• _WHAT YOU ARE ASKED TO DO_:
Nothing before the line containing "From the list" belongs in the answer; quote that line and all lines after it through the end of the material, word for word.

------ LISTED RECORDS

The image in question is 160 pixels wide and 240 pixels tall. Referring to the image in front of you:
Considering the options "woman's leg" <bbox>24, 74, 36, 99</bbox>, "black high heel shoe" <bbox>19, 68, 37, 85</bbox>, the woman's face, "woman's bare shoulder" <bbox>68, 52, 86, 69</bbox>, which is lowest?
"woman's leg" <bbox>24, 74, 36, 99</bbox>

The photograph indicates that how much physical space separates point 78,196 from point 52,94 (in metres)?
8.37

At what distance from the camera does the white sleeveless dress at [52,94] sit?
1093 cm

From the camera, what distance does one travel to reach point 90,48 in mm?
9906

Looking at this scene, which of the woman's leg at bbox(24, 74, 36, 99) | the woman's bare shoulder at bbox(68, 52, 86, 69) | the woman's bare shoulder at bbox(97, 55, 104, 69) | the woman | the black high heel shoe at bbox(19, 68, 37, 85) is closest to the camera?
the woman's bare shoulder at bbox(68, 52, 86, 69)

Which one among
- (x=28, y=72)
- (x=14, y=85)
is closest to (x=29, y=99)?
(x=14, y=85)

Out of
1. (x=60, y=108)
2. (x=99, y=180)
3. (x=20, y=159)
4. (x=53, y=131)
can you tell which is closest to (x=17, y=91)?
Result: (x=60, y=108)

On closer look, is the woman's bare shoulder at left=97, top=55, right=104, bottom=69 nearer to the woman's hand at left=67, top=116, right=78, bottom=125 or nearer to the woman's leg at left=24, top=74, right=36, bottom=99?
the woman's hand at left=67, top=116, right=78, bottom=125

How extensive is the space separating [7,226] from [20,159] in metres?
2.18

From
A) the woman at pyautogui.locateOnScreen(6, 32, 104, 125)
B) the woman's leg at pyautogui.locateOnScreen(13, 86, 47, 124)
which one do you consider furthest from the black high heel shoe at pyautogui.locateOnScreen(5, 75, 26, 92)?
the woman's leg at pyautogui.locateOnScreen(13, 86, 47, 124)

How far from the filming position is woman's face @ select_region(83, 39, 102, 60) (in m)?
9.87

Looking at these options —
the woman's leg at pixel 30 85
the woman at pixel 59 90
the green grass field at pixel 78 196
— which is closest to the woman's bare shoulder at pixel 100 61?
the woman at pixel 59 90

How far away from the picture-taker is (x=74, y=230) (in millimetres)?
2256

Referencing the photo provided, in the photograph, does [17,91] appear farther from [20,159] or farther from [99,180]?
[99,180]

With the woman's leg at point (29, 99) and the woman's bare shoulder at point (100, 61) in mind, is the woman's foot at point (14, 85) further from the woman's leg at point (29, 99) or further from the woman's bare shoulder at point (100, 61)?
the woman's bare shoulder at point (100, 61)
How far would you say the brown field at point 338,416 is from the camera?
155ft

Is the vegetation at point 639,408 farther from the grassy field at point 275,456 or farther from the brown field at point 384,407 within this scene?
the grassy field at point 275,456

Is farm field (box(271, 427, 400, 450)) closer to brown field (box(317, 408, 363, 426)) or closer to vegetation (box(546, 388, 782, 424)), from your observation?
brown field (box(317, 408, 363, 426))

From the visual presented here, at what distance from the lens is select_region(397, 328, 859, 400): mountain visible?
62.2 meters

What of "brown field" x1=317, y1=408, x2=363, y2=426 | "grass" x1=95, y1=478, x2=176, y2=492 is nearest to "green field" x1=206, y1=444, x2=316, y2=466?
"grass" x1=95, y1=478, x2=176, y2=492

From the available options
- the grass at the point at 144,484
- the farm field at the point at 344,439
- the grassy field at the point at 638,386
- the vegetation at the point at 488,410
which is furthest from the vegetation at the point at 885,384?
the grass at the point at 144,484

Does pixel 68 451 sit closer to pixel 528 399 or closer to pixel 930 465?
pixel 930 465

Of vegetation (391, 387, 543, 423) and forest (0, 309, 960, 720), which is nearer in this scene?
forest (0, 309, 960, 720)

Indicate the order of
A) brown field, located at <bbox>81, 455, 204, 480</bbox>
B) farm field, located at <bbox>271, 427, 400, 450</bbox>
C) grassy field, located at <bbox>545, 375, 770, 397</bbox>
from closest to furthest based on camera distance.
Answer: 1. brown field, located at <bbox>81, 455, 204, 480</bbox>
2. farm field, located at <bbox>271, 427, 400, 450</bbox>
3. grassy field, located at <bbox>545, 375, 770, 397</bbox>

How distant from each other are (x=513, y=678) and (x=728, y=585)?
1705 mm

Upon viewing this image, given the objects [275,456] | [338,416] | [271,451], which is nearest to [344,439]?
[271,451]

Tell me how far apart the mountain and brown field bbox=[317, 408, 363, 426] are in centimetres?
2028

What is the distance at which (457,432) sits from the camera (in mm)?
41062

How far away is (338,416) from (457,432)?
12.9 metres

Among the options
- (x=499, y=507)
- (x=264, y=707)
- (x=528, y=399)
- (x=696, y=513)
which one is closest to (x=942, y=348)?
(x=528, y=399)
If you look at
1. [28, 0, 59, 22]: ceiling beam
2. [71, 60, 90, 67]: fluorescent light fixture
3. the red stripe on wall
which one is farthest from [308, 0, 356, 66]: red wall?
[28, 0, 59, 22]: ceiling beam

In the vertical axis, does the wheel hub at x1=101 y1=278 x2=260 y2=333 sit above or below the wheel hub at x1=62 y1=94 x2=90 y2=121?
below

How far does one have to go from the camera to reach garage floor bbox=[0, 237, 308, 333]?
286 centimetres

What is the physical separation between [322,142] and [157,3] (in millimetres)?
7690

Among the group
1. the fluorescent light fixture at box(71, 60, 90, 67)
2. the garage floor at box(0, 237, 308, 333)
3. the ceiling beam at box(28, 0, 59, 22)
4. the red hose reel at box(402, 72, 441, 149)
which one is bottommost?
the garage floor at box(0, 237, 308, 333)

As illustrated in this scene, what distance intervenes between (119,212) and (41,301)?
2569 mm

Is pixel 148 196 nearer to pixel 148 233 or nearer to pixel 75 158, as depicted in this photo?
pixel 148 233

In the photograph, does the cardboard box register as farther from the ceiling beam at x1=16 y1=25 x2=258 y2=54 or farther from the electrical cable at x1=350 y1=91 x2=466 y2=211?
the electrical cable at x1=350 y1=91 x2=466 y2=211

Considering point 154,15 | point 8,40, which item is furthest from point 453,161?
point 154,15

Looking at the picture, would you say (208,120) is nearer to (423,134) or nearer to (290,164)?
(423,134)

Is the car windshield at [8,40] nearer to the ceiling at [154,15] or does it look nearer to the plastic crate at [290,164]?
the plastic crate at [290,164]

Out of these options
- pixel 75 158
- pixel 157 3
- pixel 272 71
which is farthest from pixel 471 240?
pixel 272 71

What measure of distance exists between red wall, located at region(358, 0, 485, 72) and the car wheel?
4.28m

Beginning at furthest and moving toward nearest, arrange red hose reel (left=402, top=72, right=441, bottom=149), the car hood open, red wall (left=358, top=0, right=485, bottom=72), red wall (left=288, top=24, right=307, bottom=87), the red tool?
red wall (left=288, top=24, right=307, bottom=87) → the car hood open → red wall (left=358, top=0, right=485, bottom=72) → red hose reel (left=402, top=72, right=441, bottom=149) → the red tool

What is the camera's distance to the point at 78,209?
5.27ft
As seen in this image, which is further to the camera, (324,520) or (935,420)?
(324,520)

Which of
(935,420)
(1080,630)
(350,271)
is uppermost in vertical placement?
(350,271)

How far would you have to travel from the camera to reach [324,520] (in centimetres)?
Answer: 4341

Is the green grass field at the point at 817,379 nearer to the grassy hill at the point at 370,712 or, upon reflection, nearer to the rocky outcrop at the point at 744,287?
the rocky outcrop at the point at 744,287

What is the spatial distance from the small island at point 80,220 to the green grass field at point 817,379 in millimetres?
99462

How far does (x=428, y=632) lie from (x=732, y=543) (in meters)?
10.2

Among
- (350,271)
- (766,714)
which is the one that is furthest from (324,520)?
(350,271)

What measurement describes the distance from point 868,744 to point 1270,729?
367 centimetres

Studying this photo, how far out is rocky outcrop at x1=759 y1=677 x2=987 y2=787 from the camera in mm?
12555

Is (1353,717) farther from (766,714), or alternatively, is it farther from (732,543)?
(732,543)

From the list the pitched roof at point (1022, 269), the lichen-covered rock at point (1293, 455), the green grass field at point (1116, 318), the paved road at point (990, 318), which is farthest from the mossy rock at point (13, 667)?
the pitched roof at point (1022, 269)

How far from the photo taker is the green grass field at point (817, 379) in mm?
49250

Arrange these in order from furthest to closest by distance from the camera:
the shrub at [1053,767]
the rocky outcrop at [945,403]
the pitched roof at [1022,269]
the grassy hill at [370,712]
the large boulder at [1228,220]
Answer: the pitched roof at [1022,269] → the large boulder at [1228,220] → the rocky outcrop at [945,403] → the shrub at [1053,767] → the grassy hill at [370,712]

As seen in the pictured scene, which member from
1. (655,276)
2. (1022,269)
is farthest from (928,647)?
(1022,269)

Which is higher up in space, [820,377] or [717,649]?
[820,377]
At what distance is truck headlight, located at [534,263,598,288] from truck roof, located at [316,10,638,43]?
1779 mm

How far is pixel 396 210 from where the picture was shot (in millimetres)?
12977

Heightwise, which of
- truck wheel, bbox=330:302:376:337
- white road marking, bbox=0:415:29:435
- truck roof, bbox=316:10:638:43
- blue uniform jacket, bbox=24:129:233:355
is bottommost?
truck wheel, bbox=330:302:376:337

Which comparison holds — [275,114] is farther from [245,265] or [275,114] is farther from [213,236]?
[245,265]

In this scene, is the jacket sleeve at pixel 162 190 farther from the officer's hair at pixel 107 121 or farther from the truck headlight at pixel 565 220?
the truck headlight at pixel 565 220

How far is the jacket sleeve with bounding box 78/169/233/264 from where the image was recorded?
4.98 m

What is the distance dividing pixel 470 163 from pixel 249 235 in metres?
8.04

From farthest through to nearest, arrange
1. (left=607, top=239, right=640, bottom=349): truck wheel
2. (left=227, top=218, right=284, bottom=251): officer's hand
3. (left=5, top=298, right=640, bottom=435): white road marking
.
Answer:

------------

• _CORRECT RESPONSE_:
From the list the pitched roof at point (1022, 269), the lichen-covered rock at point (1293, 455), the green grass field at point (1116, 318), the paved road at point (990, 318), which is farthest from the mossy rock at point (13, 667)?
the pitched roof at point (1022, 269)

How far from the photo taker is the green grass field at point (817, 379) in mm?
49250

Arrange these in order from furthest to closest by distance from the camera:
the shrub at [1053,767]
the rocky outcrop at [945,403]
the pitched roof at [1022,269]
the grassy hill at [370,712]
the large boulder at [1228,220]
Answer: the pitched roof at [1022,269] → the large boulder at [1228,220] → the rocky outcrop at [945,403] → the shrub at [1053,767] → the grassy hill at [370,712]

As seen in the pictured scene, which member from
1. (655,276)
2. (1022,269)
is farthest from (928,647)?
(1022,269)

Which is higher up in space, [820,377] or [717,649]?
[820,377]
At what distance is truck headlight, located at [534,263,598,288] from truck roof, located at [316,10,638,43]?
1779 mm

How far is pixel 396 210 from where the picture was shot (in millimetres)?
12977

Heightwise, which of
- truck wheel, bbox=330:302:376:337
- white road marking, bbox=0:415:29:435
- truck roof, bbox=316:10:638:43
- blue uniform jacket, bbox=24:129:233:355
is bottommost?
truck wheel, bbox=330:302:376:337

Which comparison holds — [275,114] is farther from [245,265] or [275,114] is farther from [213,236]?
[245,265]

In this scene, is the jacket sleeve at pixel 162 190 farther from the officer's hair at pixel 107 121 or farther from the truck headlight at pixel 565 220?
the truck headlight at pixel 565 220

How far is the jacket sleeve with bounding box 78/169/233/264 from where the image was recorded?
4.98 m

What is the distance dividing pixel 470 163 from pixel 249 235 in metres?
8.04

From farthest through to nearest, arrange
1. (left=607, top=239, right=640, bottom=349): truck wheel
2. (left=227, top=218, right=284, bottom=251): officer's hand
3. (left=5, top=298, right=640, bottom=435): white road marking
.
Answer:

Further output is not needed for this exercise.